◆ **DESAFIO A**: Diga se cada afirmação a seguir está de acordo com o trecho sobre o otimismo tecnológico e as escolas, respondendo sim ou não e citando literalmente as palavras do trecho que decidem a questão. (i) Os protestos impediram a chegada de inovações tecnológicas. (ii) Poucas pessoas pessimistas entram na profissão. (iii) A crença de que novas tecnologias melhoram a vida existe só nos Estados Unidos.

◆ **TRECHO EXTRAÍDO**:
****

Larry Cuban: O “otimismo tecnológico” encontra as escolas – as escolas vencem (parte 2)
Tanto no presente quanto no passado, protestos e reclamações não impediram a chegada de inovações tecnológicas. Esse é o poder do otimismo tecnológico: mudar é algo bom. Mudança significa progresso. Mudanças tornam a vida melhor. Claro, mesmo que as novas tecnologias desfaçam setores da indústria, as pessoas percam empregos e fusões corporativas expulsem as pequenas empresas, a vida será melhor do que antes. O otimismo tecnológico reina na América.
Na Europa e nos Estados Unidos, há séculos existe a crença de que novas tecnologias podem melhorar a vida individual e coletiva – a saúde, a produtividade na escola e no local de trabalho, a comodidade do lar e o envolvimento com a comunidade. Essa visão é difundida independentemente de raça, etnia, classe social e crença religiosa.
O sonho de que a internet promoveria a democracia, por exemplo, era vivo na primeira geração de usuários. No entanto, depois de alguns anos, ficou óbvio que a internet, como a maioria das tecnologias, pode ser usada para o bem ou para o mal; pode expandir a participação popular nas democracias ou reforçar as garras das ditaduras no controle dos cidadãos. Ou então, a internet se torna invasiva e comercial ao “sugar” dados pessoais – vendidos para quem der o maior lance. Junte a isso as plataformas de mídias sociais que certamente conectam as pessoas umas às outras e, ao mesmo tempo, são veículos que intimidam, permitem o cultivo do ódio e interferem nas eleições nacionais de outros países.
Sonhos frustrados à parte, o tecno-otimismo continua sendo a crença padrão para a maioria dos americanos.
E esse “otimismo” (sem o prefixo “tecno”) também pode ser usado para descrever os(as) educadores(as). Afinal, os homens e mulheres que se tornam professores(as), diretores(as) e superintendentes realmente acreditam que os(as) alunos(as) podem sempre melhorar, que aprender é uma coisa boa e que todas as crianças e jovens têm muito a ganhar quando as escolas são “boas”. Poucas pessoas pessimistas entram na profissão e, caso entrem, raramente duram mais de um ou dois anos.
No entanto, esse otimismo tecnológico vai ficando mais suave ao longo do tempo. As reformas educacionais vêm e vão. O hype (o que está na moda) logo é reconhecido e facilmente descartado. Muitas vezes, certas mudanças ocorrem mas ficam bem abaixo das expectativas. Apesar disso, a escola que utiliza a classificação etária e um “guia de práticas escolares”, na qual os professores trabalham diariamente, é o que diminui esse otimismo: não damos a devida importância a essas escolas. Principalmente, pelas condições de trabalho (por exemplo, longas jornadas diárias de ensino, o tamanho das turmas, tempo limitado para planejar, poucos materiais, muitas tarefas diferentes); pela influência negativa que a segregação social têm nas habilidades e no desempenho dos alunos; e as más decisões de diretores(as) e administradores(as) escolares. Dentro dessas escolas, é grande a decepção, o que elimina grande parte desse otimismo tecnológico principalmente quando se trata de novas tecnologias.

****

◆ **LINHAS FORNECIDAS**:

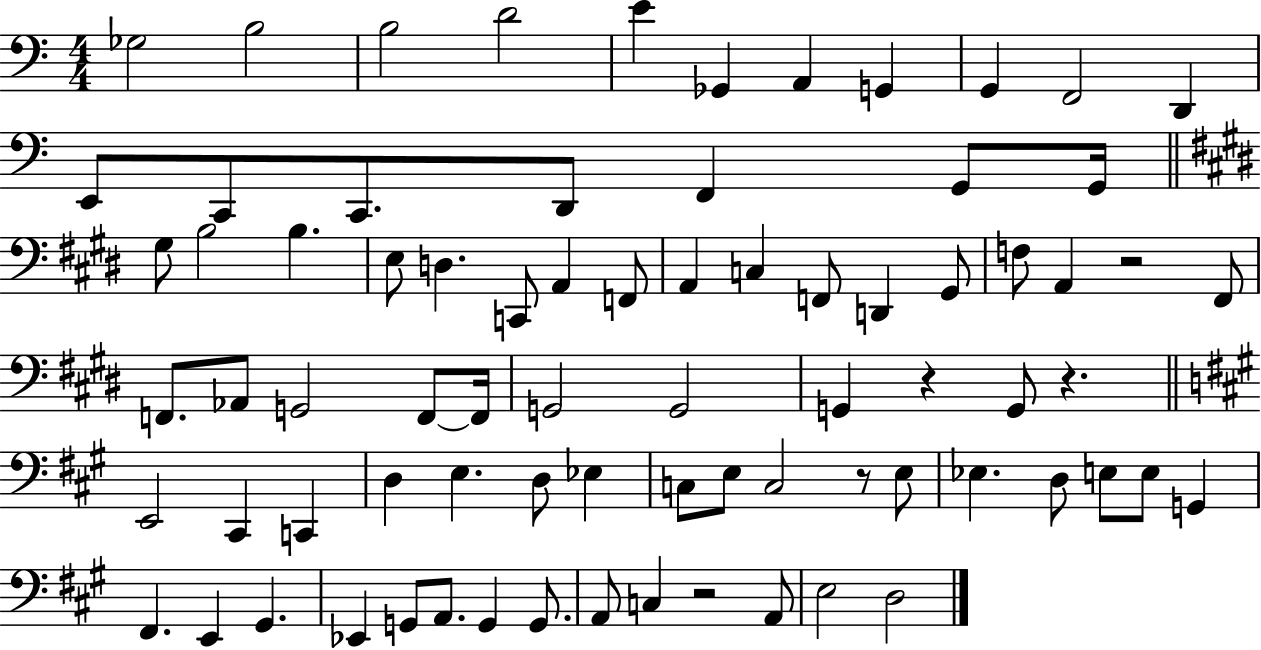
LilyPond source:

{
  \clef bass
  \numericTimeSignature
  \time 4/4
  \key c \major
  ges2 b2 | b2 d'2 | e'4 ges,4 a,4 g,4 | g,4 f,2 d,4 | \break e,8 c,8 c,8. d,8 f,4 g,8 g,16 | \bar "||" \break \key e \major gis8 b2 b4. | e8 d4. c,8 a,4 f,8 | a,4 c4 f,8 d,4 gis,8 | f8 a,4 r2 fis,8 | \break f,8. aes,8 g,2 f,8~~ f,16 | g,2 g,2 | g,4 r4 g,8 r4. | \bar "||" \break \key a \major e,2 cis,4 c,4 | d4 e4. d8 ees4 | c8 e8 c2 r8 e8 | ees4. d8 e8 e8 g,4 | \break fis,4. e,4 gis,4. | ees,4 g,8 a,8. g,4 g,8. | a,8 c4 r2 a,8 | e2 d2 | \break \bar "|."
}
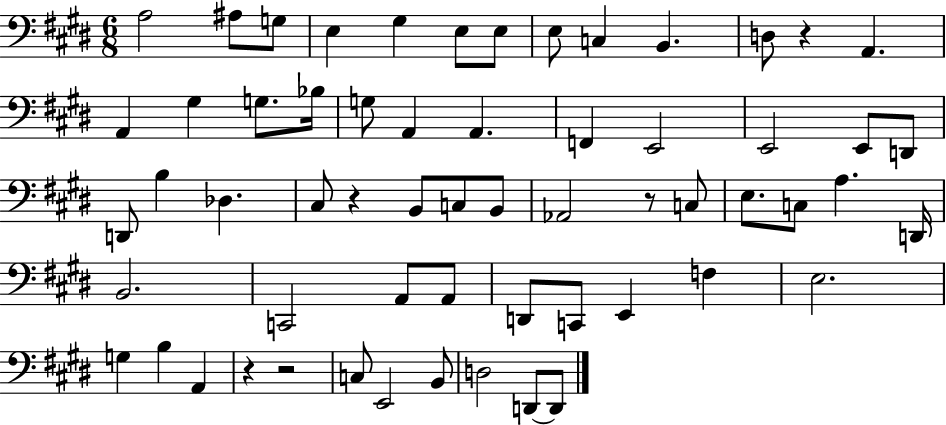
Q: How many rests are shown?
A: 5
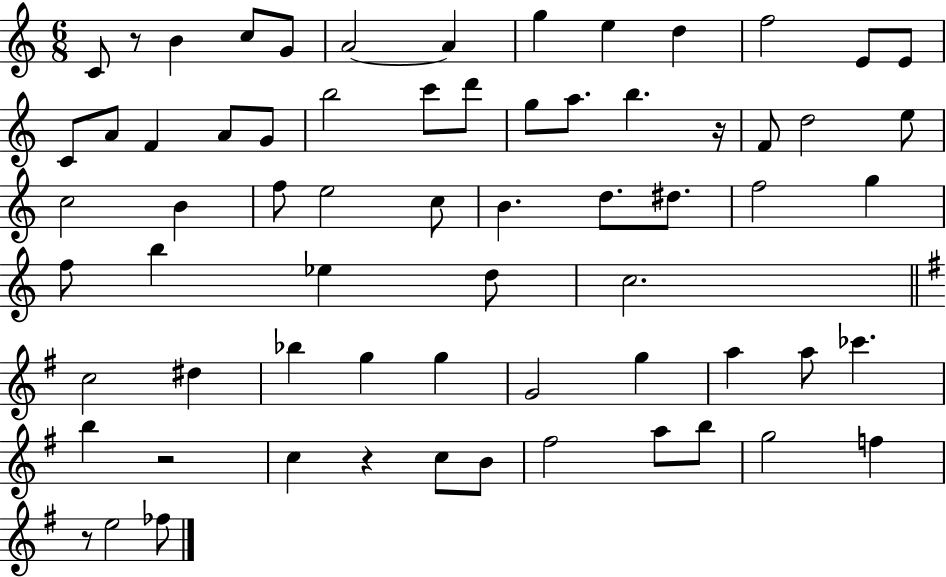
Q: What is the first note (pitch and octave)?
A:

****

◆ **DESAFIO B**: Reúna todas as linhas acima que contêm a palavra "note", levando em conta a diferença entre maiúsculas e minúsculas.

◆ **RESPOSTA CORRETA A**:
(i) Não: "protestos e reclamações não impediram a chegada de inovações tecnológicas"
(ii) Sim: "Poucas pessoas pessimistas entram na profissão"
(iii) Não: "Na Europa e nos Estados Unidos, há séculos existe a crença"

◆ **RESPOSTA CORRETA B**:
Q: What is the first note (pitch and octave)?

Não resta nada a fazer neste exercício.